* What is being asked *
Copy out the listing between the lines holding "How far from the camera" and "4. (x=375, y=77)", inclusive, word for word.

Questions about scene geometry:
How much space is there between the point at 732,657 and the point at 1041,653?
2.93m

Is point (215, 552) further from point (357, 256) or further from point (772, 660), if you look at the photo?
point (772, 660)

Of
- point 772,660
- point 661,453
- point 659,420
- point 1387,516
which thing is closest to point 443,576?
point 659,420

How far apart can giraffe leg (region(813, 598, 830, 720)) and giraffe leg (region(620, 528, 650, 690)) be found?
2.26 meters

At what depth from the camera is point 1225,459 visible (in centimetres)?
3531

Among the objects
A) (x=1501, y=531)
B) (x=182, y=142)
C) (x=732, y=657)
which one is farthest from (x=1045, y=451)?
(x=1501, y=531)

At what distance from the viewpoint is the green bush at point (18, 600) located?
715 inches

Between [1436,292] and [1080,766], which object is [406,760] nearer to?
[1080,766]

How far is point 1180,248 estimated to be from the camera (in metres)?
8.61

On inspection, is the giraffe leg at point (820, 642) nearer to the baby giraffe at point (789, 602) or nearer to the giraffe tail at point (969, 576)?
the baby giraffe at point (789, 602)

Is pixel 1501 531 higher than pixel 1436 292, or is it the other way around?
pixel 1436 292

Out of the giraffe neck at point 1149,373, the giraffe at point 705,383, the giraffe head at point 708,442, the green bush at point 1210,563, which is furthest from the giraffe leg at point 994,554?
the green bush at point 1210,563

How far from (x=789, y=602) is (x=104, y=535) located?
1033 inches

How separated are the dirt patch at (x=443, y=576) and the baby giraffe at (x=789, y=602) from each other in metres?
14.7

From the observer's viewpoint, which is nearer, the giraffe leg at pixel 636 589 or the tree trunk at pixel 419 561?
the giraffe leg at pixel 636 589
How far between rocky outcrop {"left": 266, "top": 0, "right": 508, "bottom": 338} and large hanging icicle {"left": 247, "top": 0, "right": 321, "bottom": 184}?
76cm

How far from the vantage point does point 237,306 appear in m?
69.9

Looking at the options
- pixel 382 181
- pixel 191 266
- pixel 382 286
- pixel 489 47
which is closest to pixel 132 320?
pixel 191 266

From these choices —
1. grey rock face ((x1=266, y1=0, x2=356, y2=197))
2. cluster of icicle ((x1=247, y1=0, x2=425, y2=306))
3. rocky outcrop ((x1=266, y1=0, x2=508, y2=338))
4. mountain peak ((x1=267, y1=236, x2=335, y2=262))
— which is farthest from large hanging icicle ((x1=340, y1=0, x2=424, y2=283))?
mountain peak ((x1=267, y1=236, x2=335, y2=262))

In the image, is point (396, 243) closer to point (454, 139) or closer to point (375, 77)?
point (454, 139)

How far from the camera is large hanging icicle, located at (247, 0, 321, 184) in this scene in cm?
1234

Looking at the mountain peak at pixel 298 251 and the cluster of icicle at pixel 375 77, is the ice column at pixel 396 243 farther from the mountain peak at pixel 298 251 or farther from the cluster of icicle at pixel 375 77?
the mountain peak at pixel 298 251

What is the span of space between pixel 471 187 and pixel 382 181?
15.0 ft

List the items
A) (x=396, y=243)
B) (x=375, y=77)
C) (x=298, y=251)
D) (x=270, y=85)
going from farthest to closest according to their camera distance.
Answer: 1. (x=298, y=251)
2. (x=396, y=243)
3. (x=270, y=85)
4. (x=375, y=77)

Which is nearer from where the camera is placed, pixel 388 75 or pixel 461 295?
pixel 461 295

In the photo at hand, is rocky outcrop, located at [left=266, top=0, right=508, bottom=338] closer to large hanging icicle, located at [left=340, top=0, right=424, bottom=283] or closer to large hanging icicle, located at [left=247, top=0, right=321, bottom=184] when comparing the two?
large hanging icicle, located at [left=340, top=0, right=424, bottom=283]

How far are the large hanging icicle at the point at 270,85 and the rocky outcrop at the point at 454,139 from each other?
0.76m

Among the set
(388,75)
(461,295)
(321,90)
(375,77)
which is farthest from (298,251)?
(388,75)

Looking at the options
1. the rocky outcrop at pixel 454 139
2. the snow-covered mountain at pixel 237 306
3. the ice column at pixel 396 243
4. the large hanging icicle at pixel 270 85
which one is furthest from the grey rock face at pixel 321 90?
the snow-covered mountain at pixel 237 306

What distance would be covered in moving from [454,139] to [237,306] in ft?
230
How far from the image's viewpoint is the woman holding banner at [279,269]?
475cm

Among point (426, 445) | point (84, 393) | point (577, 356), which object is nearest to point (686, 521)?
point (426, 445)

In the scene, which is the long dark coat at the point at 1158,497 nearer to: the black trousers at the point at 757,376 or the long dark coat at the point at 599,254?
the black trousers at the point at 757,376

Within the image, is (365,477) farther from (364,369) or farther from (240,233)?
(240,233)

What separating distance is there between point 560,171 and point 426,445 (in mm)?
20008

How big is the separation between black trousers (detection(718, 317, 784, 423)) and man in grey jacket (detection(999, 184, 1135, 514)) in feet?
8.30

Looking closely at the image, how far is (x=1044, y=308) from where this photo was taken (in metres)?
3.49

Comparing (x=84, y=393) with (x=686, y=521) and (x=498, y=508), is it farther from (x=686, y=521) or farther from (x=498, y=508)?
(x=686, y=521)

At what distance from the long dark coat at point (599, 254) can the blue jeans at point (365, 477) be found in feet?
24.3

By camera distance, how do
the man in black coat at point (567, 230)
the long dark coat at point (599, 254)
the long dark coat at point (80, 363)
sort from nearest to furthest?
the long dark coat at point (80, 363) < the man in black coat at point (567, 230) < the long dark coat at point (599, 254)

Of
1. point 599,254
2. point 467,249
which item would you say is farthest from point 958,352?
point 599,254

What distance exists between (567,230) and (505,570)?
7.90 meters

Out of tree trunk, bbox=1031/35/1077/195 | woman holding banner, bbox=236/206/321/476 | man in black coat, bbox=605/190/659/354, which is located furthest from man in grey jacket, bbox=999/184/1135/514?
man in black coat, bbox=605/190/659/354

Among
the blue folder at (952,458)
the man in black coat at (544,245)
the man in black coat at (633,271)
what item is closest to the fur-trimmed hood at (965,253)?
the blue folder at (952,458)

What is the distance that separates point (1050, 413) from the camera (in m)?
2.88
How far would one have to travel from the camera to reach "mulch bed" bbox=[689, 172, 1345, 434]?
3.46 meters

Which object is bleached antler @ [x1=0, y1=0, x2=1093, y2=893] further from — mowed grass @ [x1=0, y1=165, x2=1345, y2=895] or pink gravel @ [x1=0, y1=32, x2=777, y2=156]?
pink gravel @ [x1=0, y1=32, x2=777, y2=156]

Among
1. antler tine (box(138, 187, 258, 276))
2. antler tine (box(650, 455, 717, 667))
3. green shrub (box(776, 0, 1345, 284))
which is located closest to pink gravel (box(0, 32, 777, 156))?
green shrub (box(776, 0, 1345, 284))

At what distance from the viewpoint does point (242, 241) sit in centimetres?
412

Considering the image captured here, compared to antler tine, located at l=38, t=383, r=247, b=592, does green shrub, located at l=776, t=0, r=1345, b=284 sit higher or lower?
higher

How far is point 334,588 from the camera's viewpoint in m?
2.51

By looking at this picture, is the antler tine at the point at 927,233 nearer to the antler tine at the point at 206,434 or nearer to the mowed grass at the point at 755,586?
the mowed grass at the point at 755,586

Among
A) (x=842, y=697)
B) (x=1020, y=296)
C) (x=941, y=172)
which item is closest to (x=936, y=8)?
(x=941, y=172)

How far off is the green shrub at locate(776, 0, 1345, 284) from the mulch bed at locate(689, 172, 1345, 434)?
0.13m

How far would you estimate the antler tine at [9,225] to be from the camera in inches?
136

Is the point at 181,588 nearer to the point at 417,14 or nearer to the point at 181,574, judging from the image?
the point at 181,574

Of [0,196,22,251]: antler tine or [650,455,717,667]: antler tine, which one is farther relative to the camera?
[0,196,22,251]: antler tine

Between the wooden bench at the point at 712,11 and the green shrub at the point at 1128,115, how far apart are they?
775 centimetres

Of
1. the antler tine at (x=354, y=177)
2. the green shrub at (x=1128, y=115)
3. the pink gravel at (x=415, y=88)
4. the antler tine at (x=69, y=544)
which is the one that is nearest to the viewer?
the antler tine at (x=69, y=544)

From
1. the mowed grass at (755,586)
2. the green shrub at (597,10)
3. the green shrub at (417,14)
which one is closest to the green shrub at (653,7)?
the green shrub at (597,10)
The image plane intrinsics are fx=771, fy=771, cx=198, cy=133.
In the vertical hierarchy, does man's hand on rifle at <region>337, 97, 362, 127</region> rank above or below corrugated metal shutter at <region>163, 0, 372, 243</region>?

* Solution *
How far from the camera is large hanging icicle, located at (247, 0, 321, 184) in this scene in cm?
1234

Looking at the mountain peak at pixel 298 251 and the cluster of icicle at pixel 375 77, is the ice column at pixel 396 243 farther from the mountain peak at pixel 298 251 or farther from the cluster of icicle at pixel 375 77?
the mountain peak at pixel 298 251

What is the span of space between pixel 471 187 and pixel 382 181?
15.0 ft

List the items
A) (x=396, y=243)
B) (x=375, y=77)
C) (x=298, y=251)
D) (x=270, y=85)
going from farthest to closest according to their camera distance.
Answer: 1. (x=298, y=251)
2. (x=396, y=243)
3. (x=270, y=85)
4. (x=375, y=77)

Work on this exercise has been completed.